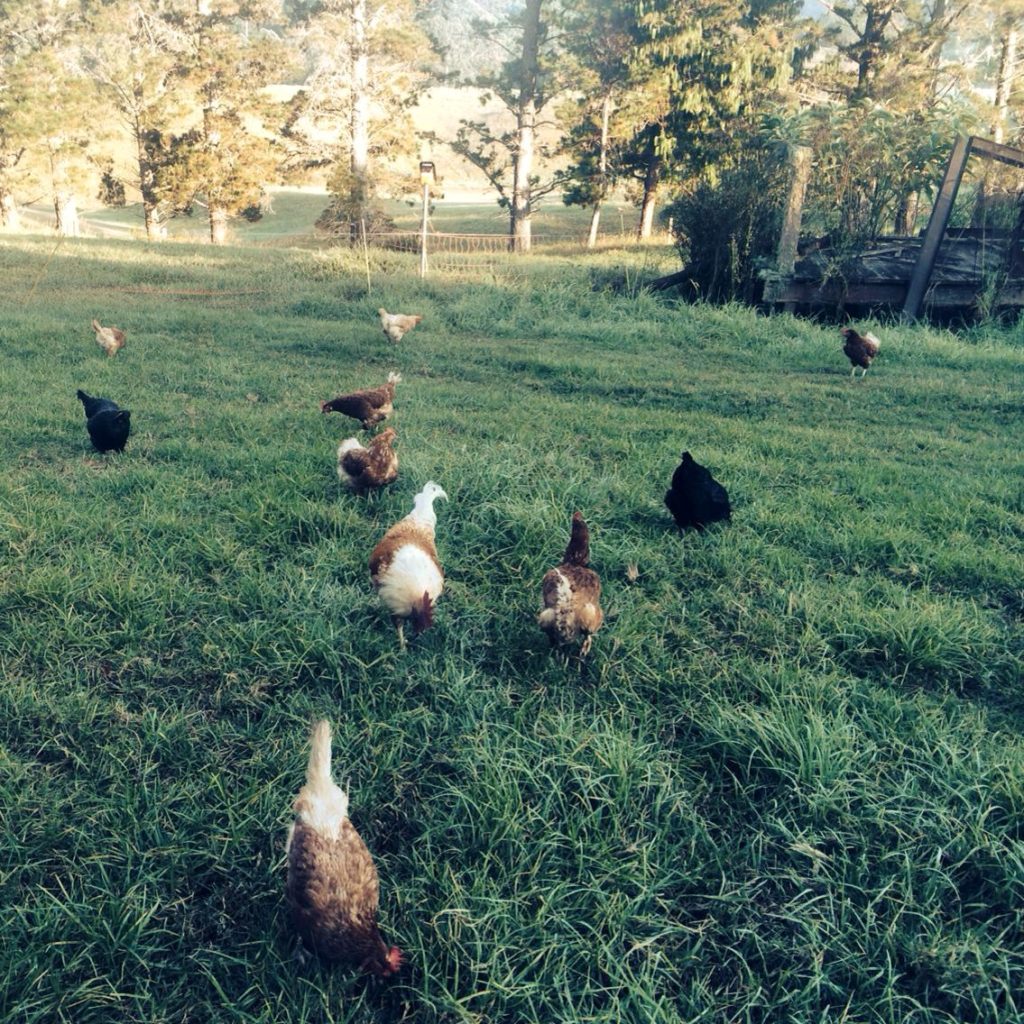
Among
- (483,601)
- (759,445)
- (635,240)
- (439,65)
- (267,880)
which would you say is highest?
(439,65)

• [Task brief]: Can you write out these lines again with "which would you say" swapped for "which do you think", keeping everything else the same and omitting the picture?

• [Task solution]:
Among
- (483,601)
- (759,445)
- (635,240)
- (439,65)
- (267,880)
which do you think is highest?
(439,65)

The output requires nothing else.